Remote definition updates

This update type is considered less risky and meant to be deployed and rolled out faster. The purpose is to configure or toggle product features fast, if required.

The deployment flow is very close to the one described in "Service and driver update". The differences are that Microsoft performance testing is skipped, and the different rollout phases are conducted much faster (Sometimes within the same day).

Security intelligence and detection logic updates

These update types are usually provided several times a day and are considered lightweight, low risk, and fast to deploy. The difference of this deployment compared to the one described in "Service and driver update" is that the rollout is much faster, and no partial rollout steps are available. That is required because of the fast update interval. Monitoring and emergency actions are available like "rollback" or "Start a new rollout".

Any undesired detection events that might occur through such an update can also be mitigated by the live connection to Avira's backend services.

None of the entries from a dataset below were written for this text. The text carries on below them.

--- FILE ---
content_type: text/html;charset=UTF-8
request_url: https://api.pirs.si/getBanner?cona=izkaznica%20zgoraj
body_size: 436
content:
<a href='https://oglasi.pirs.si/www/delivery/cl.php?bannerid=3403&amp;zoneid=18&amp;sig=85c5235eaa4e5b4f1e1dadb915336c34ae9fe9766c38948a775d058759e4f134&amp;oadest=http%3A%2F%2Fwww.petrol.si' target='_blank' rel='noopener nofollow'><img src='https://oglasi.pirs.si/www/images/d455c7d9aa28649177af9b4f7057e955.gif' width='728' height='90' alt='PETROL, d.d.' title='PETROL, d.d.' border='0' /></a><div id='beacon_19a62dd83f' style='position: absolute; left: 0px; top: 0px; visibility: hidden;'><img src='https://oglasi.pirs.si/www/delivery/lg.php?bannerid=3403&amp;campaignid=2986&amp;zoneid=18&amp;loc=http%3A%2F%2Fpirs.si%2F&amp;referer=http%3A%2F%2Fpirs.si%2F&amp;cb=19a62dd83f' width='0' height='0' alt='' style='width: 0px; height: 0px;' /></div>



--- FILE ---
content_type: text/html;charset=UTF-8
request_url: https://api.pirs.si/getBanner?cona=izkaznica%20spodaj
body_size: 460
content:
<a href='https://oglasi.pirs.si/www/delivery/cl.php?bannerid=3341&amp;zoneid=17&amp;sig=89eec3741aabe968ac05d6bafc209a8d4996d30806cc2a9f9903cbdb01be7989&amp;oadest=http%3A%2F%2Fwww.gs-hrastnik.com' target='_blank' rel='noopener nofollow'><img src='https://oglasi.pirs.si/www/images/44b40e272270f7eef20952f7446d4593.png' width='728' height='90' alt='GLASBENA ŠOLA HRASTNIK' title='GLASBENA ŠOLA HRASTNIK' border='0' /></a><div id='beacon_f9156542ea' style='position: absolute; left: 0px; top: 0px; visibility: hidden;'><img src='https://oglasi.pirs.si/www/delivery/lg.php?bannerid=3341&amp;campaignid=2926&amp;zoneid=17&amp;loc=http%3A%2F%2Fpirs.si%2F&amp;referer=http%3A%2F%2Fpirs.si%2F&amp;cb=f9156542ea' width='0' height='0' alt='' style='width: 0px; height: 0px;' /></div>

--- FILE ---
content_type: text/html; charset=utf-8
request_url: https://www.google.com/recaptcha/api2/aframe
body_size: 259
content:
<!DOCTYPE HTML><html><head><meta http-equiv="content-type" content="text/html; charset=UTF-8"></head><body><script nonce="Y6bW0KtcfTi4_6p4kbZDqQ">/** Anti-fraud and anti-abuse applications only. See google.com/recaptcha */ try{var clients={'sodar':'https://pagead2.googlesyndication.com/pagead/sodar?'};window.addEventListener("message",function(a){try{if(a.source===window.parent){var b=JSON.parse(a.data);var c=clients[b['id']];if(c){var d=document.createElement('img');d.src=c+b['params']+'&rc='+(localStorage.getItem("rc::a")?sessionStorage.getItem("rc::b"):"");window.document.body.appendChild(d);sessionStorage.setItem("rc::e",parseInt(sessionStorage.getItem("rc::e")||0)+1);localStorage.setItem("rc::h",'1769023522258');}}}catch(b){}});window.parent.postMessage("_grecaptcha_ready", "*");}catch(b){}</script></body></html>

EPP libraries for the partner application

As mentioned above, the shipping of these libraries is part of the partner vendor's deployment workflow. The files are packaged and available to our partners via nuget.org and the Avira OEM portal. We deploy new versions immediately once the full rollout of the EPP version is done.

Gen's Dedication to Excellence

Gen's layered quality process is designed to proactively identify and address issues before they impact our customers. While no system can prevent all failures, we’re committed to continuously improving this process to minimize any potential impact to our users.